3ª – No processo necessário de construção programática de políticas e alternativas ao actual estado de coisas e para o processo de superação da crise económica e social, como vão as esquerdas incorporar outra tragédia menos visível (a emergência climática) que faz silenciosamente o seu caminho, convocando-nos para uma profunda mudança dos modos de vida e de produção que se choca com as lógicas económicas ainda dominantes no pensamento à esquerda e que exige respostas no domínio do trabalho e do emprego que protejam direitos e vidas?

4ª – Como vai o mundo do trabalho organizado fortalecer laços de solidariedade, de organização e a acção colectiva em tempos de acentuada individualização e precarização das relações de trabalho e de agravamento das desigualdades, de que o teletrabalho ou as plataformas digitais são apenas algumas das expressões e enfrentar os já evidentes riscos de penetração de uma extrema-direita com um discurso socialmente divisivo, demagógico e confrontacional entre trababalhadores?

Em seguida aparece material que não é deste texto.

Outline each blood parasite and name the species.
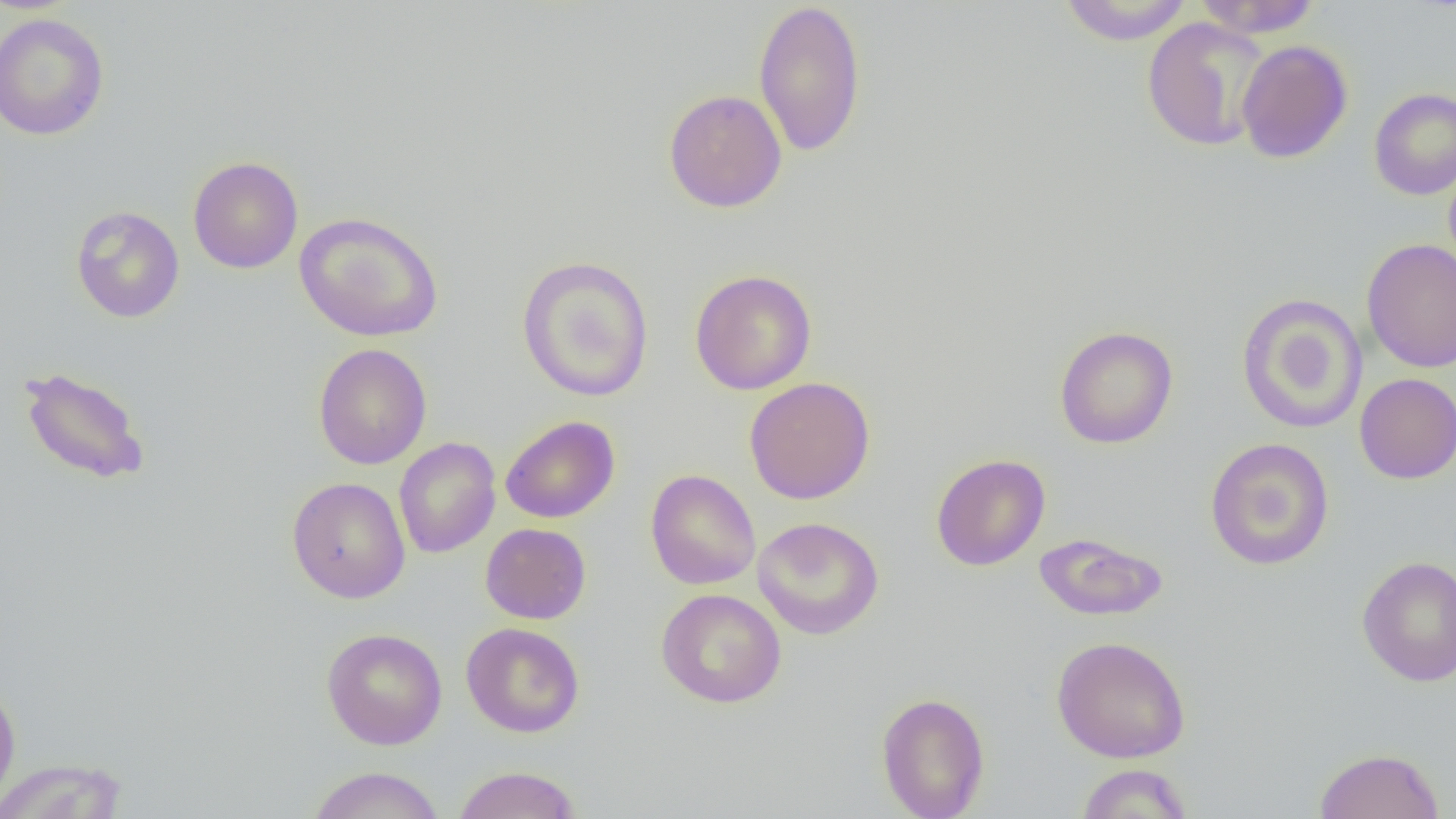
No blood parasites seen.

5ª – Como preservar e fortalecer à esquerda a proeminência da luta de classes, da questão social e do combate pela igualdade como questão central unificadora dos trabalhadores e da cidadania no combate político e na convergência de muitas causas, recusando a tentação da sua secundarização na diversidade de causas legítimas ou da criação de muros identitários?

6ª – Como enfrentar e combater a extrema-direita, sem lhe fazer o jogo nos média, nas redes sociais, no discurso político, sem abandonar à sua influência o ressentimento social e os que se sentem abandonados e desorientados? E como travar este combate sem cair na tentação fácil de “morder o anzol”,  sem entrar em lógicas proibicionistas que lhe favorecem a vitimização e sem reduzir a confrontação social e política à oposição fascismo/antifascismo ou racismo/anti-racismo, lógicas que empurrariam para fora do debate a maioria das pessoas e não serviriam eficazmente a causa do isolamento e da derrota necessários das ideias fascizantes e do racismo em Portugal?

7ª – Finalmente, porque a política não é monopólio da disputa partidária, e faz falta a mobilização de uma cidadania mais activa, que fazer e como fazer, para despertar e mobilizar mais energias, mais convergências, mais esperanças e propósitos comuns à esquerda?

Estas são as perguntas que neste momento coloco a mim próprio e que desejava partilhar convosco. Obrigado pela vossa paciência. Agora, que venha o debate.